───── Kutipan Terpilih

Minggu, 15 Maret 2020

Menjelajah Yogyakarta (2): Borobodur, Warisan Budaya yang Mendunia

Hari berganti, candi Borobudur adalah tujuan kami berikutnya. Ditemani seorang teman yang juga sebagai pemandu jalan, kami meluncur menuju Magelang. Jalanan cukup lengang di pagi hari. Mobil yang kami tumpangi meluncur di atas jalanan beraspal mulus, dengan sesekali naik turun ketika mendekati tujuan. Saya cukup bersemangat waktu itu, penasaran seperti apa 'wajah' Borobudur sekarang. Dulu waktu kecil saya sering ikut rombongan karya wisata sekolah tempat ibu mengajar ke Borobudur, tetapi tak ada satupun kesan mendalam yang saya ingat kecuali kenangan digendong oleh seorang kawan ibu saya karena terlalu lelah berjalan dalam keadaan mabuk perjalanan.

Candi Borobudur merupakan candi yang didirikan oleh dinasti Syailendra 800 tahun yang lalu. Borobudur memiliki koleksi relief terlengkat dan terbanyak di dunia dengan 2.672 panel relief yang menghiasi dinding-dindingnya. Stupa utamanya berada di tengah-tengah dengan dikelilingi oleh tiga barisan melingkar 72 stupa berlubang yang di dalamnya terdapat arca Buddha yang bersila. Konon menyentuh arca di dalam stupa dipercayai dapat mendatangkan rezeki. Belakangan saya ketahui aksi tersebut rupanya berbahaya untuk dilakukan karena dapat merusak candi.

Suasana masih sepi ketika kami sampai ke Borobudur. Setelah mengantri tiket kami mendapatkan selembar kain batik berwarna biru untuk dikenakan untuk menghormati candi. Kawasan wisatanya bersih dan teratur, dengan sign system berbahasa Indonesia dan bahasa Inggris. Mungkin karena pengunjungnya selain wisatawan lokal juga banyak wisatawan mancanegara sehingga dibuat sedemikian rupa.

Selain candi Borobudur yang sudah mendunia itu, terdapat pula museum yang bisa dikunjungi. Di museum tersebut kita dapat mengetahui informasi terkait sejarah pembangunan dan pemugaran candi Borobudur. Kami tidak menghabiskan waktu lama di museum dan langsung menuju candi untuk naik hingga ke puncak. Matahari mulai merangkak naik mengiringi langkah kaki meniti anak tangga yang terbentang. Sesekali kami berhenti untuk menarik napas, berfoto dan mengamati relief candi yang bersambungan membentuk rangkaian peristiwa. Saya berdecak kagum dengan detail dan susunan bebatuan yang bisa berbentuk sedemikian rupa. Dari puncak teratas candi bentang alam Magelang yang masih asri memanjakan mata, membuat betah berlama-lama kalau saja matahari tidak bersinar terik.

──────────
───── Data yang Diberikan

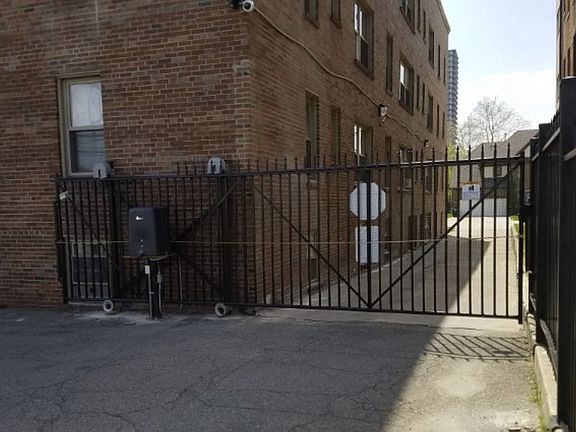 4th image of 550 Parkview Dr #1B-1Ba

──────────

Yang Perlu Dikerjakan:
(1) Jawablah pertanyaan berikut berdasarkan tulisan tentang Borobudur.
(a) Dinasti apa yang mendirikan Candi Borobudur?
(b) Berapa jumlah panel relief yang menghiasi dinding Borobudur?
(c) Apa warna kain batik yang diterima setelah mengantre tiket?
(2) Dalam tulisan tentang Borobudur, gantilah "Magelang" dengan "Jawa Tengah" pada seluruh bagian mulai dari "Minggu, 15 Maret" turun hingga "keadaan mabuk perjalanan.", kemudian tuliskan kembali bagian tersebut.
(3) Sebutkan semua bilangan yang ditulis dengan angka (digit) dalam tulisan tentang Borobudur.

Jawaban Bernomor:
(1)
(a) Dinasti Syailendra.
(b) 2.672 panel relief.
(c) Biru.

(2)
Minggu, 15 Maret 2020

Menjelajah Yogyakarta (2): Borobodur, Warisan Budaya yang Mendunia

Hari berganti, candi Borobudur adalah tujuan kami berikutnya. Ditemani seorang teman yang juga sebagai pemandu jalan, kami meluncur menuju Jawa Tengah. Jalanan cukup lengang di pagi hari. Mobil yang kami tumpangi meluncur di atas jalanan beraspal mulus, dengan sesekali naik turun ketika mendekati tujuan. Saya cukup bersemangat waktu itu, penasaran seperti apa 'wajah' Borobudur sekarang. Dulu waktu kecil saya sering ikut rombongan karya wisata sekolah tempat ibu mengajar ke Borobudur, tetapi tak ada satupun kesan mendalam yang saya ingat kecuali kenangan digendong oleh seorang kawan ibu saya karena terlalu lelah berjalan dalam keadaan mabuk perjalanan.

(3) 15, 2020, 2, 800, 2.672, 72